Berlayar untuk Brasil pada November, pihak kerajaan berlayar di bawah perlindungan dari Angkatan laut Kerajaan Inggris, di bawah komando Laksamana Sir Sidney Smith.
Pada desember, hampir setengah jalan antara Lisbon dan Madeira, Sidney Smith, bersama dengan Inggris utusan ke Lisbon, Tuhan Strangford, kembali ke Eropa dengan bagian dari armada Inggris.
Graham Moore, Inggris pelaut dan perwira karir di Angkatan laut Kerajaan, terus mengawal keluarga kerajaan portugis ke Brazil dengan kapal-kapal Marlborough, London, Bedford, dan Raja. Pada tanggal januari, John dan pengadilan-nya tiba di Salvador, Brasil. Di sana, Pangeran John menandatangani undang-undang pembukaan perdagangan antara Brasil dan 'cocok untuk negara-negara seperti Inggris. Undang-undang baru ini, bagaimanapun, pecah kolonial pakta yang telah diizinkan Brasil untuk mempertahankan hubungan komersial langsung dengan Portugal. Negosiasi rahasia di London pada tahun oleh portugis duta besar Domingos Antinio de Sousa Coutinho dijamin militer Inggris perlindungan dalam pertukaran untuk British akses ke Brasil pelabuhan dan ke Madeira sebagai pangkalan angkatan laut. Coutinho rahasia negosiasi membuka jalan bagi Pangeran John undang-undang untuk datang ke hasil dalam. Pada tanggal desember, John menciptakan Kerajaan Bersatu Portugal, Brazil dan Algarves, mengangkat Brazil untuk peringkat yang sama seperti Portugal dan meningkatkan administrasi kemerdekaan Brasil. Pada tahun, dengan kematian Ratu Maria, Pangeran John menjadi raja dari Britania Raya dari Portugal, Brazil dan Algarves.
Setelah beberapa penundaan, upacara nya aklamasi berlangsung di Rio de Janeiro pada tahun.

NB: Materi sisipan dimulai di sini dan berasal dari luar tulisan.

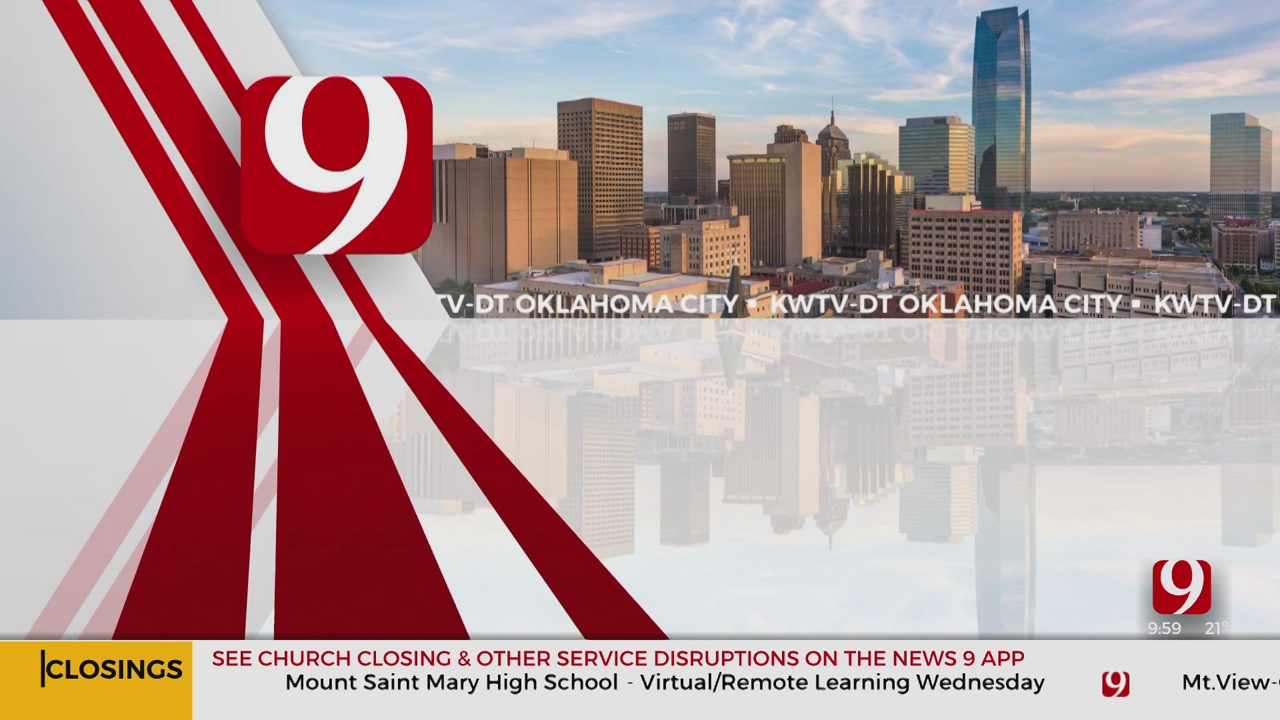News 9 10 p.m. Newscast (Febraury 9)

Di antara langkah-langkah penting yang diambil oleh John VI pada tahun di Brasil menciptakan insentif untuk perdagangan dan industri, yang memungkinkan koran dan buku-buku yang akan dicetak, mendirikan dua sekolah kedokteran, mendirikan akademi militer, dan menciptakan Bank pertama Brasil (Banco do Brasil).

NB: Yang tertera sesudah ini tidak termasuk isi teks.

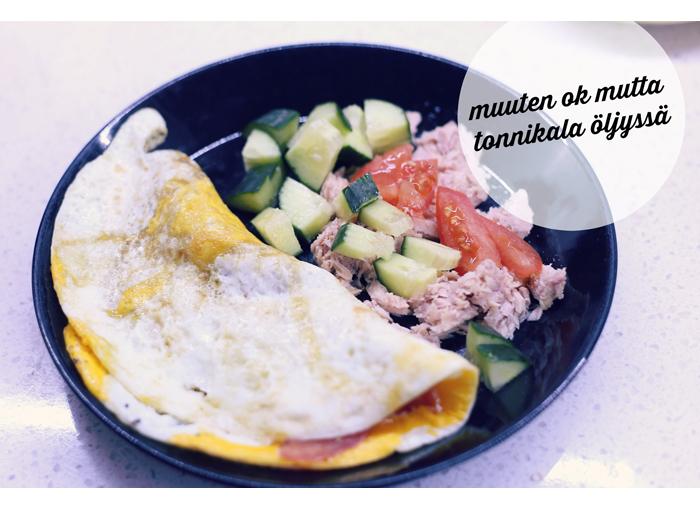 Uusi_ruokavalio_aamu020216_IMG_1380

Di Rio de Janeiro, dia juga mendirikan pabrik bubuk, botanical garden, sebuah akademi seni, dan opera house. Semua ini langkah-langkah lanjutan Brasil kemerdekaan dari Portugal. Karena tidak adanya raja dan kemandirian ekonomi Brasil, Portugal memasuki parah krisis politik yang wajib John VI dan keluarga kerajaan untuk kembali ke Portugal pada tahun. Ahli waris dari John VI, Pedro saya, tetap di Brasil Portugis Cortes menuntut bahwa Brasil kembali ke mantan status sebagai koloni dan kembali dari ahli waris untuk Portugal. Pangeran Pedro, dipengaruhi oleh Rio de Janeiro Kota Senat, menolak untuk kembali ke Portugal selama terkenal Dia lakukan Fico (januari). Kemerdekaan politik datang pada tanggal September dan pangeran dinobatkan kaisar di Rio de Janeiro sebagai Dom Pedro I, berakhir tahun dari dominasi kolonial Portugal dari Brasil.